Why this discrepancy?
In order to calculate profitability accurately, you need to manage and calculate your costs correctly. To do this, you need to look deeper than just your direct costs: your hourly labour rates, material and other expenses that contribute to your project. You should also be looking at including your employee benefits into the calculation, since this will let you see your true labour costs. Employee benefits are at least 25% over and above your employee’s salary, which can have an important effect on your project’s bottom line if you didn’t have very high margins to begin with.
Another issue may arise if your employees had to work overtime or if a senior had to do the work of a junior due to availability. This too may have an effect on your profitability levels. With a good project accounting solution, these costs can be localized, and this particular activity or phase of the project can be analyzed separately due to circumstances.
What other costs need to be calculated?
You should also be taking into account other indirect costs to your projects, such as G&A expenses. These costs may not be directly reflected in all of your projects, but definitely impact your bottom line. When looking at implementing a good project practice within your organization, you need to start by changing your overall mentality on how you view projects across your organization. Ideally, everything becomes a project and every expense will be categorized to a project. By doing so, it becomes easier to ventilate these costs across all of your other client-facing projects.
How can you keep track of all these various costs?
With a good project accounting solution, you will be able to easily calculate these costs into your projects to obtain their true profitability. Although you may not be able to adjust rates for projects currently in progress, you will still enjoy greater visibility, allowing for more appropriate decisions for future projects and clients.
You can then take this analysis even further by looking at profitability by industry or business unit (if you offer services in more than one). By crossing this information together, you can see if some industries or services are more profitable than others. This can help your bidding process and facilitate tough decisions as to whether or not you should turn down a particular deal.

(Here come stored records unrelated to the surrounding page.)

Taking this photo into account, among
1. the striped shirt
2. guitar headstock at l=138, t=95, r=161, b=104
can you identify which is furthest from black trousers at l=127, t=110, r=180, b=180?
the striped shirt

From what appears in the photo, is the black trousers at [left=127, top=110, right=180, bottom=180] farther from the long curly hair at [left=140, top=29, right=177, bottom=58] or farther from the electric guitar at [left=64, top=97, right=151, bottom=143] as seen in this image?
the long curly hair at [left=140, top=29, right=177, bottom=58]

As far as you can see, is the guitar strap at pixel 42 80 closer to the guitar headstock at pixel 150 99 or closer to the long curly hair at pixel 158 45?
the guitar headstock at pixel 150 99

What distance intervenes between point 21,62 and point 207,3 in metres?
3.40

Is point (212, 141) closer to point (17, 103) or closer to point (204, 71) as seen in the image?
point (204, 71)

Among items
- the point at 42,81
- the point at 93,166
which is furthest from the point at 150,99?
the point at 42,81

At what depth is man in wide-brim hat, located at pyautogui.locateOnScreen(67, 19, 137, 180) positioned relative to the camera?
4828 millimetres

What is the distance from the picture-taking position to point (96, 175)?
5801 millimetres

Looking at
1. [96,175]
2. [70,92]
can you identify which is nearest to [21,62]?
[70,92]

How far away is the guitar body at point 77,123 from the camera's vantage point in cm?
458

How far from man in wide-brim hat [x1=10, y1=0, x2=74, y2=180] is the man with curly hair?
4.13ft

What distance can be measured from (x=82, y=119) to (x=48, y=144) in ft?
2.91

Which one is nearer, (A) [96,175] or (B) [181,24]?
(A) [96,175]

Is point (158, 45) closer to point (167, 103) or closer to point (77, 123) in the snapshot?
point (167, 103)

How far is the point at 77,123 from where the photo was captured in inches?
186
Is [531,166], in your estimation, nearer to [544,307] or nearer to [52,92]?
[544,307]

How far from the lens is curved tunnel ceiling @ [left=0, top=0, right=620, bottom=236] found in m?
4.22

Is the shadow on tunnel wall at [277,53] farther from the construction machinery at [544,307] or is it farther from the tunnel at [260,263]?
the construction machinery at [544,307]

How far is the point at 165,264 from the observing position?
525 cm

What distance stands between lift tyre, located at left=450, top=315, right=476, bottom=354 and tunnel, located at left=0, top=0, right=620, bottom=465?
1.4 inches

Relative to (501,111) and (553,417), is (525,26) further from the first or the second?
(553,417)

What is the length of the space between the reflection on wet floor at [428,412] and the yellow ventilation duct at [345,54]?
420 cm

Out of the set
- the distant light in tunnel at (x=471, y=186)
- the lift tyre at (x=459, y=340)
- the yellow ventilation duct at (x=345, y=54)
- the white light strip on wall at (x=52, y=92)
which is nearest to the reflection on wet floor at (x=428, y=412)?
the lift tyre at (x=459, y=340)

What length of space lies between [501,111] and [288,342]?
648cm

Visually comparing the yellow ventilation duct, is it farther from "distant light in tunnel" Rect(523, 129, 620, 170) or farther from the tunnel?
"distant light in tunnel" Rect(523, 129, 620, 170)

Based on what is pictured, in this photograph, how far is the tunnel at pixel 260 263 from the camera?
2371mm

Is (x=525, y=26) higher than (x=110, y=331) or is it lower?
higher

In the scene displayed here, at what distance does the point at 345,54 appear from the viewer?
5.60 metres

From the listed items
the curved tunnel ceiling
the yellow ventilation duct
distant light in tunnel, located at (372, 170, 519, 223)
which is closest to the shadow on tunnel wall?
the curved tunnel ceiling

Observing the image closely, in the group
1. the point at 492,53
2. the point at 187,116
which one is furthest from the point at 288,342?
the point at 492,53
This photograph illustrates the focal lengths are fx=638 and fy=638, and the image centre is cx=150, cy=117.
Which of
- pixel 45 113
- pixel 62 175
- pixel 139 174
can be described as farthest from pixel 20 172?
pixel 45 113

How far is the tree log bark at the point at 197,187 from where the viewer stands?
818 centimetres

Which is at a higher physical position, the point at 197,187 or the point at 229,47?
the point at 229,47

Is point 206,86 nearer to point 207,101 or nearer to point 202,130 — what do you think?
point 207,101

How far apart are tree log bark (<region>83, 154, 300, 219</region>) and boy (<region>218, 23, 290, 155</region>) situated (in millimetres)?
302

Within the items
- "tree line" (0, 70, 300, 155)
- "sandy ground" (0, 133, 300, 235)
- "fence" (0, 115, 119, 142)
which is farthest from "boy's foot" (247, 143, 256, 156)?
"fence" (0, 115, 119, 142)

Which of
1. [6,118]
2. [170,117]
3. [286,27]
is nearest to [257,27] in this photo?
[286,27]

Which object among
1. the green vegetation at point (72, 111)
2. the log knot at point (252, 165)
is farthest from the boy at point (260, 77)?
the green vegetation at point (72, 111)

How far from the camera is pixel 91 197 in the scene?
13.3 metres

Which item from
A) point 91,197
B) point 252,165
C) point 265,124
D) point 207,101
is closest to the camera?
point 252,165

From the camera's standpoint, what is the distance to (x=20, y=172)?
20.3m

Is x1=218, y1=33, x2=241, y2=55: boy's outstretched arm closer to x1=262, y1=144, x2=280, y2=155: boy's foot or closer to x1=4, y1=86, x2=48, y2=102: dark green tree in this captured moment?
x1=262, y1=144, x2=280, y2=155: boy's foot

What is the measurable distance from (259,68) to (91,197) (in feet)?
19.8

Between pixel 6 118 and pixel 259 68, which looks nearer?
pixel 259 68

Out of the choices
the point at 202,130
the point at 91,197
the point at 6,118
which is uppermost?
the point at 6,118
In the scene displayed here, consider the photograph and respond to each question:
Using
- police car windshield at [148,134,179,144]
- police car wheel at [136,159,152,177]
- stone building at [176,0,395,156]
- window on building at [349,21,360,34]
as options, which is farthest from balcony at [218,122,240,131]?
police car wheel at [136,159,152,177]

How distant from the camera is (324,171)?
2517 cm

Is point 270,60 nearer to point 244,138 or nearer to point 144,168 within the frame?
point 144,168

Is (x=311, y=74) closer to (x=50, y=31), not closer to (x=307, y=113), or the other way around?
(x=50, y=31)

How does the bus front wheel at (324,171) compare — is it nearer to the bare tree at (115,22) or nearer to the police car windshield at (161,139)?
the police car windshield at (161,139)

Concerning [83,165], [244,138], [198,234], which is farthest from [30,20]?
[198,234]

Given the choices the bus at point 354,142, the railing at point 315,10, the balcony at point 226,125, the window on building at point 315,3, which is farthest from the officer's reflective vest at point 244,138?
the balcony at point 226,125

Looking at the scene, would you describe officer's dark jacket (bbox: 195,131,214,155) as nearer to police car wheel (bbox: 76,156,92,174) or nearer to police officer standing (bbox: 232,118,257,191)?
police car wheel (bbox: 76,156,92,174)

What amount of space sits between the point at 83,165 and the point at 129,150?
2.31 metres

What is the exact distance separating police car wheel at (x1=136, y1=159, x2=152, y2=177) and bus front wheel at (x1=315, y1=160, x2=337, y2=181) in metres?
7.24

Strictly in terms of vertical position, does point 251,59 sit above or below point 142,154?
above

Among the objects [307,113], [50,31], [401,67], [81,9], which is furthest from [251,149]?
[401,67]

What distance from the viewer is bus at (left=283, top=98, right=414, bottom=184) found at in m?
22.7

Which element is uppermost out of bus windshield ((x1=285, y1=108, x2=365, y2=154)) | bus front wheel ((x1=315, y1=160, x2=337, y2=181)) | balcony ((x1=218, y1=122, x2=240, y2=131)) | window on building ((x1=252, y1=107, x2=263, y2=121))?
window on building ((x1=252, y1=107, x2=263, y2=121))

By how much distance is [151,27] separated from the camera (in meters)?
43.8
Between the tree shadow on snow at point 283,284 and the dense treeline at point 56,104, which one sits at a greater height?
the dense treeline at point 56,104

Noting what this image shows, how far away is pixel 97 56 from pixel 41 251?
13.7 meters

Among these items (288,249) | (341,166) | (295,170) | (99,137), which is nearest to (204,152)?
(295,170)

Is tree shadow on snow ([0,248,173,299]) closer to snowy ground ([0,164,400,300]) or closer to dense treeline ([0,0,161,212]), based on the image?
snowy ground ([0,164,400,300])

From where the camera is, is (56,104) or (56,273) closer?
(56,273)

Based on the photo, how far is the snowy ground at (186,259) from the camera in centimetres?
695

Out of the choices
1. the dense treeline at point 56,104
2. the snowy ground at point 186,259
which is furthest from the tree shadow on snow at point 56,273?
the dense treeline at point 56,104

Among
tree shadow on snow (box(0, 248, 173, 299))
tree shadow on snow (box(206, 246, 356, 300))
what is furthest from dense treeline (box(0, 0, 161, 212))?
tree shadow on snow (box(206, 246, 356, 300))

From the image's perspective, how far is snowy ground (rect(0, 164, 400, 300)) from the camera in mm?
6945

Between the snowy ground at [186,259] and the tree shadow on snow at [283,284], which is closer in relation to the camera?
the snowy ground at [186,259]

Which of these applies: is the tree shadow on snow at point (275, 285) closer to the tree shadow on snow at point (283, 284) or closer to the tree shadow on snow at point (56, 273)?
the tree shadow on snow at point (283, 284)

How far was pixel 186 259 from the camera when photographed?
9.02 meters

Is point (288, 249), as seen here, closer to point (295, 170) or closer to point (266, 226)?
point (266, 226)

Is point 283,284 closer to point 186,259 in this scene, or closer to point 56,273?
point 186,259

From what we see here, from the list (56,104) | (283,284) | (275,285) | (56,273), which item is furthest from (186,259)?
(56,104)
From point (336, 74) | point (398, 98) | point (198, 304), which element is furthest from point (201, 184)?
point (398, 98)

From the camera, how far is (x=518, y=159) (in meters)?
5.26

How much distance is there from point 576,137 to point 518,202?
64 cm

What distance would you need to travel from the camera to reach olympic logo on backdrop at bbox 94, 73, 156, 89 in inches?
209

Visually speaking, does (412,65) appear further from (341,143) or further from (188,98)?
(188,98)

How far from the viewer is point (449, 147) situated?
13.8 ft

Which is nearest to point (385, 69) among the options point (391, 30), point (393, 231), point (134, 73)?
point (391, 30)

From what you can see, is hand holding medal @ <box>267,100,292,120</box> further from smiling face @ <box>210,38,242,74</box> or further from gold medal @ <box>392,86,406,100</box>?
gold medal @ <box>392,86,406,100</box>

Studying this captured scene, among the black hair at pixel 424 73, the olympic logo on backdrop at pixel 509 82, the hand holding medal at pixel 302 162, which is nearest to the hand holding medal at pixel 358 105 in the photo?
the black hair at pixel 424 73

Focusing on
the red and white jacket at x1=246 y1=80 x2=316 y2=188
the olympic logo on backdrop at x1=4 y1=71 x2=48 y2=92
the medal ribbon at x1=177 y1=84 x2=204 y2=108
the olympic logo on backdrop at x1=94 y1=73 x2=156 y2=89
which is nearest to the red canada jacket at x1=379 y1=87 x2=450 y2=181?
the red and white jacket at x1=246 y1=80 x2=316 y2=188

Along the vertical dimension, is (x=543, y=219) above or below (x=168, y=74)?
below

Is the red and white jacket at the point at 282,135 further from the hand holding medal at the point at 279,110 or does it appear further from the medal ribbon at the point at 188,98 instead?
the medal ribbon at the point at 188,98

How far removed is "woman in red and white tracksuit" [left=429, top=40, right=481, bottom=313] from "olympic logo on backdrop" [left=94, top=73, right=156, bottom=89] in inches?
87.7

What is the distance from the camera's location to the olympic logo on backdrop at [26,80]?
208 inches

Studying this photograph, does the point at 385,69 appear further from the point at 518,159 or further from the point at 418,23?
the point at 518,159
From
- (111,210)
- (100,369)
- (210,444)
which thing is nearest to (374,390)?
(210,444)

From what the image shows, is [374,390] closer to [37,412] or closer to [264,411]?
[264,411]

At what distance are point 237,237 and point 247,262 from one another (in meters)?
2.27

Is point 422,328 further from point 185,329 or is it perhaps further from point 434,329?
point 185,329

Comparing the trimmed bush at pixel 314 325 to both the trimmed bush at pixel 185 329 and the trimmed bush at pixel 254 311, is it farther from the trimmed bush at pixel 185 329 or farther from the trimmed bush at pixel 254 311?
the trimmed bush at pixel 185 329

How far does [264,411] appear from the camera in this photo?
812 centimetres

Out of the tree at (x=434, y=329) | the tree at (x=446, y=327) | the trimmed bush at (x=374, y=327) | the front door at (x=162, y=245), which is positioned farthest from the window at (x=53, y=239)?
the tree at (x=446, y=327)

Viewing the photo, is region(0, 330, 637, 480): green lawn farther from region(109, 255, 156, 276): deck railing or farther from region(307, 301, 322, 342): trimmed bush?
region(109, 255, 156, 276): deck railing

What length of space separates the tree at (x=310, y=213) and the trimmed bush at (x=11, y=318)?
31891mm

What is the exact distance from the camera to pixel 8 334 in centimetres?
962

Calculating the true profitability of your projects will give you the insight you need to have a better understanding of your overall operations. This will also allow you to drilldown to phases, sub-phases and even to the activity to have a better appreciation for which activities are the most profitable within your organization.
Note from the author
This blog was based on a previously written blog, How to use Job Cost Accounting Software to Determine Which Projects Are Really Profitable, first published back in 2010. What has changed in 10 years? The sophistication and detail of the data you can extract from your system. When we originally wrote this blog, we were only able to look at it from the angle of a project accounting solution. Now, the accuracy of the information allows for much more than that. The solution now fully integrates to every aspect of the cycle, from the proposal with the use of a CRM, to the resource tracking during the project so that you can be looking forward rather than just back at your numbers. The other important revolution is the reporting, which has undergone huge technological advancements in the flexibility and ability to share information. All these technological advancements have allowed for greater communication across the organization and an even better understanding of your project activities.